WHAT NEEDS TO BE DONE: Summarize the abstract on nintedanib and colorectal cancer in two sentences.

PASSAGE:
↓↓↓
The potential role of nintedanib in treating colorectal cancer

Antonio Rossi, Tiziana Pia Latiano, Paola Parente, Cinzia Chiarazzo, Filomena Limosani, Gabriele Di Maggio, Evaristo Maiello

Research output: Contribution to journalArticle

Abstract

Introduction: Angiogenesis leads to the growth, progression, and metastases of a variety of solid tumors, including metastatic colorectal cancer (mCRC), involving particularly the family of vascular endothelial growth factors (VEGF) and their receptors (VEGFR). Several anti-angiogenic inhibitors are already registered for mCRC therapy: bevacizumab, aflibercept, ramucirumab, regorafenib. Nintedanib is a new triple angiokinase oral inhibitor that potently blocks the proangiogenic pathways mediated by VEGFR, platelet-derived growth factor receptor (PDGFR), and fibroblast growth factor receptor (FGFR). Areas covered: The current state-of-the-art of anti-angiogenic inhibitors employed in the treatment mCRC patients, and in particular the role of nintedanib in this setting, is reviewed and discussed here. A structured search of bibliographic databases for peer-reviewed research literature and of main meetings using a focused review question was undertaken. Expert opinion: In first-line therapy, a phase II randomized trial showed that nintedanib plus chemotherapy was not inferior to the bevacizumab-based regimen. In heavily pretreated mCRC patients nintedanib improved some outcomes. During the natural history of mCRC resistances to anti-angiogenic therapies can set in and in this context, nintedanib, due to its triple inhibition, might play a role in compensatory angiogenesis overcoming the resistance developed due to VEGF directed therapy.
↑↑↑
Saved entries:
↓↓↓
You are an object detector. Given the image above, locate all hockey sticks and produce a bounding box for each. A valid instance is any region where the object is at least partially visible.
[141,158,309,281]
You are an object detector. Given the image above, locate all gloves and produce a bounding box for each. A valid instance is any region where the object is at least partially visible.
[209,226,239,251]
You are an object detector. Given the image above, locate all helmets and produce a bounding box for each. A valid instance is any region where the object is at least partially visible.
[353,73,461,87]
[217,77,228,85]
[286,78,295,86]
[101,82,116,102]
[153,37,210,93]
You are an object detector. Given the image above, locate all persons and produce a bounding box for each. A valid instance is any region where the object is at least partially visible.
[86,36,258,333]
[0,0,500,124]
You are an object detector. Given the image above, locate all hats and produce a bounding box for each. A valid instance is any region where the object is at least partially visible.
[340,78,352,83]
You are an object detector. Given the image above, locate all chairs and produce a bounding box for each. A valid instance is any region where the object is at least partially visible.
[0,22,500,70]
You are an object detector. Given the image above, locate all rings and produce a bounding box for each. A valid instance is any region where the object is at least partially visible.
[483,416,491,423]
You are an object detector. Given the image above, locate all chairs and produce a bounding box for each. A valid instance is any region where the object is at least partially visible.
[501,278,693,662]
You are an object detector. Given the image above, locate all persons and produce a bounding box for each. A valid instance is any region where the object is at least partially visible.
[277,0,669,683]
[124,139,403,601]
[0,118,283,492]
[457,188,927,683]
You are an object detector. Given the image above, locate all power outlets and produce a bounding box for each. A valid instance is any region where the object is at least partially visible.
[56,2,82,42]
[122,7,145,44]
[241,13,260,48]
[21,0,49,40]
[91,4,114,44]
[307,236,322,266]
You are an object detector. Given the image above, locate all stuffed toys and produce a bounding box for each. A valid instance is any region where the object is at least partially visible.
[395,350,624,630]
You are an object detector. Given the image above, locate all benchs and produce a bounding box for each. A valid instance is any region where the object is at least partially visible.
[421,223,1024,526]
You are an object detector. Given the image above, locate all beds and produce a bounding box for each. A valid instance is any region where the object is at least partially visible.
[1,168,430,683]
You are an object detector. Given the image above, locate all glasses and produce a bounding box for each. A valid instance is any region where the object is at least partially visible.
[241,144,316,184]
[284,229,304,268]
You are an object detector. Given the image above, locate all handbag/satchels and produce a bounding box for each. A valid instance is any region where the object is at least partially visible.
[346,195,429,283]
↑↑↑
EXERCISE SOLUTION: Nintedanib is a new oral triple angiokinase inhibitor that blocks proangiogenic pathways mediated by VEGFR, PDGFR, and FGFR, and the article reviews its role among anti-angiogenic inhibitors used to treat metastatic colorectal cancer. In first-line therapy, a phase II randomized trial found nintedanib plus chemotherapy not inferior to a bevacizumab-based regimen, and because of its triple inhibition it might help overcome resistance that develops to VEGF-directed therapy.